Saya masih teringat zaman saya kecil, ketika asyik-asyiknya nonton tivi di rumah tetangga, tiba-tiba mereka meminta kami pulang. Alasannya sepele dan ada benarnya juga. Mereka mengatakan di hadapan kami yang ketika itu masih SD, bahwa film Baywatch akan tayang dan ini tak patut ditonton anak kecil.
Awalnya saya tidak bisa terima, lha wong nonton film saja memakai batasan dan larangan segala. Saya mengintip apa sih sebenarnya film Baywatch. Halah, ternyata film yang hanya menayangkan orang-orang yang berjemur di pantai. Mereka diawasi oleh polisi pantai, yang merupakan lakon utama dalam film tersebut. Yang aneh itu memang bajunya. Mayoritas mereka memakai bikini.

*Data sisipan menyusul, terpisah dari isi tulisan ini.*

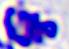
modality = photomicrograph
magnification = 400x
identification = leukocyte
Name the parasite shown.
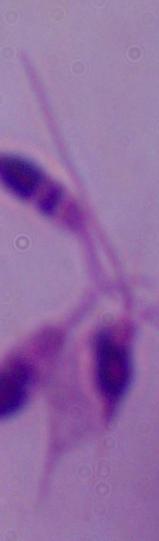

Leishmania.

Summary:
  - Modality: photomicrograph
  - Magnification: 1000x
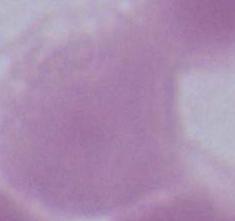

Photomicrograph. An erythrocyte is seen. Captured at 1000x magnification.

Dengan kekolotan saya saat itu, sempat saya bergumam dalam hati, “Kok gak ada yang pakai kebaya atau daster ya?” Lambat laun saya bisa memahami dengan bertambahnya waktu, bahwa di dunia film itu memang ada etika. Ada batasan umur yang diberlakukan. Film yang cenderung banyak beradegan “dewasa” maka anak kecil sampai batasan usia tertentu dilarang menontonnya. Setelah itulah saya menjadi paham apa itu film dewasa.
Nah, kemarin sore saya sempat bertemu orang yang model pakaiannya mirip aktor-aktor Baywatch. Alias memakai celana dalam doang. Hanya memakai celana dalam saat berjalan di depan umum, tapi pedenya minta ampun. Nama orang itu Paidi. Si embah yang beberapa kali saya jadikan salah satu bumbu tulisan. Bahkan menjadi tema besar sebuah tulisan.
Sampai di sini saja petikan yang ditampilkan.